For over 800 years, SN 1181, a supernova that lit up the sky in the year 1181 AD, remained an enigma to astronomers. Historical records from Chinese and Japanese astronomers describe the appearance of this “guest star,” which shone brightly for 185 days near the constellation Cassiopeia. However, the remnants of this cosmic event have only recently been pinpointed, thanks to advanced astronomical techniques and historical research. The remnants are now linked to a rare type of supernova, resulting in the formation of a “zombie star,” defying our understanding of stellar death.

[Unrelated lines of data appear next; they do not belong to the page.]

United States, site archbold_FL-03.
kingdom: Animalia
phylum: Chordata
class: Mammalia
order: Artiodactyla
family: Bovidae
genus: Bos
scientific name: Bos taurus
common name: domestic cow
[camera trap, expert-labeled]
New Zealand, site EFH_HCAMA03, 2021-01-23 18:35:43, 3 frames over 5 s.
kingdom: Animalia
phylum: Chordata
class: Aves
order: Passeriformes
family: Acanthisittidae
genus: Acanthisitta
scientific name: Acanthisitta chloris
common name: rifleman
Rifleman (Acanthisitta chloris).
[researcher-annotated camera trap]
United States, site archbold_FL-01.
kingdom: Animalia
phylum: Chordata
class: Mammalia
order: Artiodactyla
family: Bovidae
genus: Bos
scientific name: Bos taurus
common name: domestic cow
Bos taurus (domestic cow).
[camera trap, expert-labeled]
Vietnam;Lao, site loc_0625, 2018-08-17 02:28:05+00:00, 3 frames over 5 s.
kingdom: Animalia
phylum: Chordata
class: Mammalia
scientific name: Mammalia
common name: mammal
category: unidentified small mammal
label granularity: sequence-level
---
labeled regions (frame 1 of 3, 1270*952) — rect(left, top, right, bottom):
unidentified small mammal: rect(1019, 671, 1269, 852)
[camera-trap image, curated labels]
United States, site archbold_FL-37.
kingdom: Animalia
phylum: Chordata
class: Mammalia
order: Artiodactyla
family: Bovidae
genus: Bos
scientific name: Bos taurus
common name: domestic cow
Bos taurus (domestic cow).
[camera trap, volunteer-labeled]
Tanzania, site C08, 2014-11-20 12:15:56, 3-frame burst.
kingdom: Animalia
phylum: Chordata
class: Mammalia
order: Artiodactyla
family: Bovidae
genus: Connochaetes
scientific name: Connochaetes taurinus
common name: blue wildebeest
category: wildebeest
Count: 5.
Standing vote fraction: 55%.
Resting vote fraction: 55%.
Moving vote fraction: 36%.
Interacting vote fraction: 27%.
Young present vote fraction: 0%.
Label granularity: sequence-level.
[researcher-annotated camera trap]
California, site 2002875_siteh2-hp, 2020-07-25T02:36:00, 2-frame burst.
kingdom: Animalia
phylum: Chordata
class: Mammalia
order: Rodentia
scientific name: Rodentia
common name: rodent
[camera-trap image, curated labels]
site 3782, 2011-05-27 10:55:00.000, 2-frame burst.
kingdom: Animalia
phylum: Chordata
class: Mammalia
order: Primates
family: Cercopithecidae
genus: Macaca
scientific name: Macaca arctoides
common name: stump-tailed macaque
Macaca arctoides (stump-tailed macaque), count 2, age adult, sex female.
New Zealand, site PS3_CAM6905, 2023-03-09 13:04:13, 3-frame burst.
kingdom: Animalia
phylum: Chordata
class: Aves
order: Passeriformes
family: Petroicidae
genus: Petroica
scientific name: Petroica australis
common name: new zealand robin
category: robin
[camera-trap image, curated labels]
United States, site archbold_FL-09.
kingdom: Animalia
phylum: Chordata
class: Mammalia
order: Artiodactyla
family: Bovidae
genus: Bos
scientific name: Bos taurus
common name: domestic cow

At the heart of this discovery lies an unusual celestial body—a white dwarf that survived the violent explosion of two colliding stars. This collision, which occurred 10,900 years ago, created an incomplete thermonuclear explosion, categorized as a Type Iax supernova. Unlike typical supernovae that obliterate everything in their wake, this event left behind a “zombie star”—a still-burning remnant surrounded by a vast nebula of gas and dust. What makes this star truly fascinating is that it continues to emit stellar wind, something astronomers did not expect to see.
Researchers using the European Space Agency’s XMM-Newton telescope and NASA’s Chandra X-ray Observatory observed two distinct shock regions in the nebula: an outer shock caused by the initial explosion and a more recent inner shock that points to ongoing stellar activity. This led to the unexpected discovery of stellar wind emanating from the zombie star’s surface. Remarkably, this high-speed wind only began within the past 30 years, long after the supernova explosion.
The discovery of SN 1181 and its zombie star offers a rare opportunity to study an event that bridges history and modern astrophysics. The white dwarf at the center of this nebula is one of the hottest in the Milky Way, reaching temperatures of over 200,000 degrees Celsius. This star, surrounded by a nebula 16 light-years wide, provides a unique laboratory for understanding the life cycles of stars and the role they play in creating the elements essential to planetary formation.
Scientists believe studying SN 1181 could unlock answers about how elements heavier than iron, such as those found on Earth, are formed during these rare Type Iax supernovae. The event also underscores the importance of combining ancient observational records with modern technology to deepen our understanding of the cosmos.
Astronomers aren’t done with SN 1181 yet. Ongoing and future studies using the Very Large Array radio telescopes and the Subaru Telescope aim to uncover even more secrets of this ancient supernova remnant. These investigations could shed light on the peculiar nature of Type Iax supernovae and help astronomers refine models of stellar evolution.